» **Quoted passage**:
*** Begin section ***

What A Year Without Concerts Has Taught Us About Their Importance

If the past year has taught us anything, one of the many important lessons is that you should hang onto joy with a tight grip wherever you can find it. Though in the grand scheme of things it’s not a necessary service by any means, we may have underestimated how entertainment truly shapes our lives. Speaking for myself, concerts have been the thing I’ve missed the most because it’s become such a big part of my life and source of happiness over the years. To all my fellow concertgoers, stay hopeful; it may not seem like it, but the show will go on. We should start letting ourselves look forward to concerts returning, feeling unrestrictedly delighted again, even if only to escape the world for a second.

I can already picture what I’ll be doing at my next show: surrounded by friends, singing along louder than I ever have before (which if you know me, is already really loud and off-key), out of breath, but as always, wishing the moment could last forever. I hope the same image brings you joy as well, whatever that may look like for you. The screams piercing the air, lights flashing brighter and faster than your mind can compute, and booming speakers playing out the soundtrack of you life, but in a new way you’ve never interpreted it before. There will probably be tears; of happiness, relief, release. Not only is it consistently the most fun I’ve ever experienced, but that connection you feel for those hours is a supernatural force that consumes you whole. It is so instant and intense; a connection with your innermost self, the artist, and the world around you where everything feels so perfect and peaceful.

That’s the beautiful thing about concerts; they’re more than just a cool Saturday night plan. They’re lifelong memories captured in real time, that stick with you and take you to another place in your mind and heart like nothing else is able to. Not to be sappy, but they are truly the most exhilarating moments of my life. Whenever I go back and watch old concert videos I’ve taken (which has become a recent habit), or live concert films from my favorite artists, I don’t get sad. If anything, I look back at these memories and think, “wow, I’m so glad I got to do that when I had the chance.” I’m instantly transported back to the moment I saw it live. I get goosebumps and can’t help smiling. I can remember exactly what I was wearing that day of that show, what I was doing at that point in my life, and even the night before when I couldn’t sleep, and the day of when I couldn’t focus on anything else.

The next time somebody may make fun of you for a certain artist you’re going to see, or asks you why you have to see them again, don’t let that stop you. Go to the show, throw up your hands and be as ridiculous as you want as if nobody is watching. (The rest of the crowd came to watch the artist anyway, not you.) It won’t matter how much you may have spent on tickets or if you’ve heard the same setlist 3 times already in the past month, because you have experiences nobody and nothing can ever replace. I’ve never once regretted a concert I’ve been to, but can absolutely regret not doing things I passed on at the time. Not everybody will understand and that’s ok. They don’t need to, but I do hope everybody has that one thing that makes their soul come alive in the same way concerts do for me.

What a feeling that’ll be to walk into the venue again after so long, but I guarantee when it does happen, we’ll never take it for granted again. Even if we didn’t to begin with, we’ll definitely appreciate it in its full glory that much more. Until then, wear your mask, stay six feet apart, and get your vaccine when available so we can soon come back together to celebrate this music, and life, we hold most dear.

*** End section ***

[Stored data]

*** Begin section ***

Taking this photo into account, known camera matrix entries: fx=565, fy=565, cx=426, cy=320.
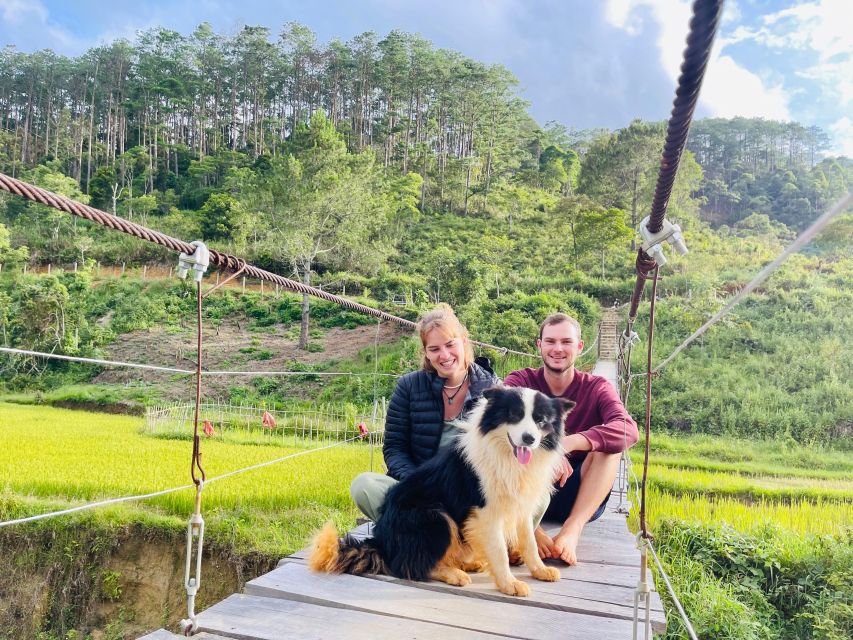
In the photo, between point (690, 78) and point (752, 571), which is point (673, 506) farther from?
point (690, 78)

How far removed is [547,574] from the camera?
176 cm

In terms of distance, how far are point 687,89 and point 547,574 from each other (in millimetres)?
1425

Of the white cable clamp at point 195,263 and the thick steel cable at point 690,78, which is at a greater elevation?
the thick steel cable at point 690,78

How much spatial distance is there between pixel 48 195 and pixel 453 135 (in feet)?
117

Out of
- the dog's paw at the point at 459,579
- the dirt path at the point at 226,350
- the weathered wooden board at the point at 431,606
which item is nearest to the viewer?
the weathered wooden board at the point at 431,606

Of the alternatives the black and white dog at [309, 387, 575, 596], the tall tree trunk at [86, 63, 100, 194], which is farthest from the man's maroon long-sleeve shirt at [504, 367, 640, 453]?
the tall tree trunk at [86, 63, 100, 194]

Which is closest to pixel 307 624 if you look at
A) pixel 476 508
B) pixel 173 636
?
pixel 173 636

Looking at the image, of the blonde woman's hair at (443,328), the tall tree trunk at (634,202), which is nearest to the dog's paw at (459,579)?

*** End section ***
*** Begin section ***

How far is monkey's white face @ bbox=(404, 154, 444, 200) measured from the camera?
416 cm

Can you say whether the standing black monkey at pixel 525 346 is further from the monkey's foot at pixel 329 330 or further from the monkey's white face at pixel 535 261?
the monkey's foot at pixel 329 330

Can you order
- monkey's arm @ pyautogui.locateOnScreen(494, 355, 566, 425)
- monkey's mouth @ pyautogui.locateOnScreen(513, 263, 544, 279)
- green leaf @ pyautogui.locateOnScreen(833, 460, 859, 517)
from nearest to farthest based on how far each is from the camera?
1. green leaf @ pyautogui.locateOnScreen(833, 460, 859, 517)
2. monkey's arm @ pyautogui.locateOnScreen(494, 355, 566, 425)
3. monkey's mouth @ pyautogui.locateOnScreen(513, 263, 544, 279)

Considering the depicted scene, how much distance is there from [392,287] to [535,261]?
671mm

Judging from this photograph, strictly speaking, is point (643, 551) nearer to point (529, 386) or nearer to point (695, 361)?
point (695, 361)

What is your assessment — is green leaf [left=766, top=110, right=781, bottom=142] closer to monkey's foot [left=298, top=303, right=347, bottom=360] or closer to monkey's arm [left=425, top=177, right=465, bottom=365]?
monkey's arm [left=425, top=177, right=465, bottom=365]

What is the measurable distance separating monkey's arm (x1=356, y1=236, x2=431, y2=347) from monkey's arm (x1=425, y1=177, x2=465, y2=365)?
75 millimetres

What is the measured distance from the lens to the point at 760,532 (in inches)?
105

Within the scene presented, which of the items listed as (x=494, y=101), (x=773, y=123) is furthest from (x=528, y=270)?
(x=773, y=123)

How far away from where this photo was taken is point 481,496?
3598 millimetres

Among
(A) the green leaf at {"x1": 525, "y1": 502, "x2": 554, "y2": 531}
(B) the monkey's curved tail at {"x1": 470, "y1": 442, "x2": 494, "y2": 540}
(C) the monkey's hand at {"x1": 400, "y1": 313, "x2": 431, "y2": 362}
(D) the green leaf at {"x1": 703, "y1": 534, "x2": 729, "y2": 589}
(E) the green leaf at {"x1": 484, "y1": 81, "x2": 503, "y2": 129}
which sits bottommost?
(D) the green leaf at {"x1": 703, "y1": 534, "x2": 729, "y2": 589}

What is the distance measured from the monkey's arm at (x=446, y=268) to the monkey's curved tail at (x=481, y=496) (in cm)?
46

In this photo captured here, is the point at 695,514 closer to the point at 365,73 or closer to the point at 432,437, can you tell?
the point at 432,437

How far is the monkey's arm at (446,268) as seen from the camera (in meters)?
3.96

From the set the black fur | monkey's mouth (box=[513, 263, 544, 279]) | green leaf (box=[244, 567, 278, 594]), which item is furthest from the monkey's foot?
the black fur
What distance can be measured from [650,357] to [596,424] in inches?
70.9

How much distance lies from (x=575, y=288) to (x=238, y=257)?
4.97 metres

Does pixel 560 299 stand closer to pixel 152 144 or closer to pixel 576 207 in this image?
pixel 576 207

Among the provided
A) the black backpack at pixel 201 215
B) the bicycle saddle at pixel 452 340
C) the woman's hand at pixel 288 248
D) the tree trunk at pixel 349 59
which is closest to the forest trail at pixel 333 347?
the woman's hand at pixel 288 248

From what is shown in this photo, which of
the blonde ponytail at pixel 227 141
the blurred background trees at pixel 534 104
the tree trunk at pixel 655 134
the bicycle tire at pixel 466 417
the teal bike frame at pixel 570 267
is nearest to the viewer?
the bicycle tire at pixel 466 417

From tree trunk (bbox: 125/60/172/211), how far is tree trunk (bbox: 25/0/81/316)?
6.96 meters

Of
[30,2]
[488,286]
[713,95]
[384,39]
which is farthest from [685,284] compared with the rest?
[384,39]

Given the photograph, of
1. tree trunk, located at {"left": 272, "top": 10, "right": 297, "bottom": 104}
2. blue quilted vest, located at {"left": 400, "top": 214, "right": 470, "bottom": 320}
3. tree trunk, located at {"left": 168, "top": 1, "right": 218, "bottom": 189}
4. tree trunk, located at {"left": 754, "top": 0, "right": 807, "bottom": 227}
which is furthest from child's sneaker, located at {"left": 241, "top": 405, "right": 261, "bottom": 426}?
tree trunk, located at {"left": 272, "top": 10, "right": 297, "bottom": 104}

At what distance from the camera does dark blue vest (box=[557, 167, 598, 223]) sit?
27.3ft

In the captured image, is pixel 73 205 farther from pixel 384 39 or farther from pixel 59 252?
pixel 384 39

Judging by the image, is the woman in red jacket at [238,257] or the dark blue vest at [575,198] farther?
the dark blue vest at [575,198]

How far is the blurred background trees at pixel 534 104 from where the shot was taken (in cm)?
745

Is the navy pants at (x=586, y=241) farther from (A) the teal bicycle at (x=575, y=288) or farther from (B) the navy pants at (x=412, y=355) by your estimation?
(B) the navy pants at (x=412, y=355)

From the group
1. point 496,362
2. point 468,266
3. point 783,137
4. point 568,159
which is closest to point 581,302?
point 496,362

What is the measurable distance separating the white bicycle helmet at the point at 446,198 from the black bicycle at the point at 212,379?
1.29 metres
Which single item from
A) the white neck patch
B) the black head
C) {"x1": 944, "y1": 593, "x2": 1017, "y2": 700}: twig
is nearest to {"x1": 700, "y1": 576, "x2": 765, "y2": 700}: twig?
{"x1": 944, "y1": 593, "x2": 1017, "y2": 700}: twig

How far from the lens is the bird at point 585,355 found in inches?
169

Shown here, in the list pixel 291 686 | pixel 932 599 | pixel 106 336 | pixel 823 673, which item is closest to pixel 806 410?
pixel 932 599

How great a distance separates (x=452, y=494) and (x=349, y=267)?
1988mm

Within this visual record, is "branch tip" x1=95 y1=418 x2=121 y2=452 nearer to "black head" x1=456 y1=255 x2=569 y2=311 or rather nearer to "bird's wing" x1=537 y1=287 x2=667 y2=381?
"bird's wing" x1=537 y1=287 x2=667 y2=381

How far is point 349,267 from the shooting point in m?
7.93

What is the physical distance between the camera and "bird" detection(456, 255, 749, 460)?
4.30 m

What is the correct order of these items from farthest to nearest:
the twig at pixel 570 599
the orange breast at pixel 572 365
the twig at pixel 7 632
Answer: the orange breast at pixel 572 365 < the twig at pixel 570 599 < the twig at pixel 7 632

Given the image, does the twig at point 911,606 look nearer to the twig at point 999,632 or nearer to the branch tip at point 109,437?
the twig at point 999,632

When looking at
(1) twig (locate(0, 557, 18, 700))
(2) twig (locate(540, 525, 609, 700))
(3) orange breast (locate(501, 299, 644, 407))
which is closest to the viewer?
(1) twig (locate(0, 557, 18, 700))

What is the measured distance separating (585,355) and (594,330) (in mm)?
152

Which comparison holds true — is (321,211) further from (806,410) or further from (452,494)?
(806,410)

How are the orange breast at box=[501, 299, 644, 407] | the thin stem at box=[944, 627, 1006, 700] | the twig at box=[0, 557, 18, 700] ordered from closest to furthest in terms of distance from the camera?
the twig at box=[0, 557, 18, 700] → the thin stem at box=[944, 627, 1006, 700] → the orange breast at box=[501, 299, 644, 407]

*** End section ***

» **Task requirements**:
A - Translate this sentence from the essay on concerts into Spanish: "Not everybody will understand and that's ok."
B - In the essay on concerts, how far apart does the writer tell readers to stay?
C - In the essay on concerts, swap "venue" for "arena" and write out the passage that begins at the words "What a feeling" and stops after "hold most dear.".
None of the stored data is needed for this work.

» **Answers to the exercises**:
A - No todos lo entenderán, y está bien.

B - Six feet apart.

C -
What a feeling that’ll be to walk into the arena again after so long, but I guarantee when it does happen, we’ll never take it for granted again. Even if we didn’t to begin with, we’ll definitely appreciate it in its full glory that much more. Until then, wear your mask, stay six feet apart, and get your vaccine when available so we can soon come back together to celebrate this music, and life, we hold most dear.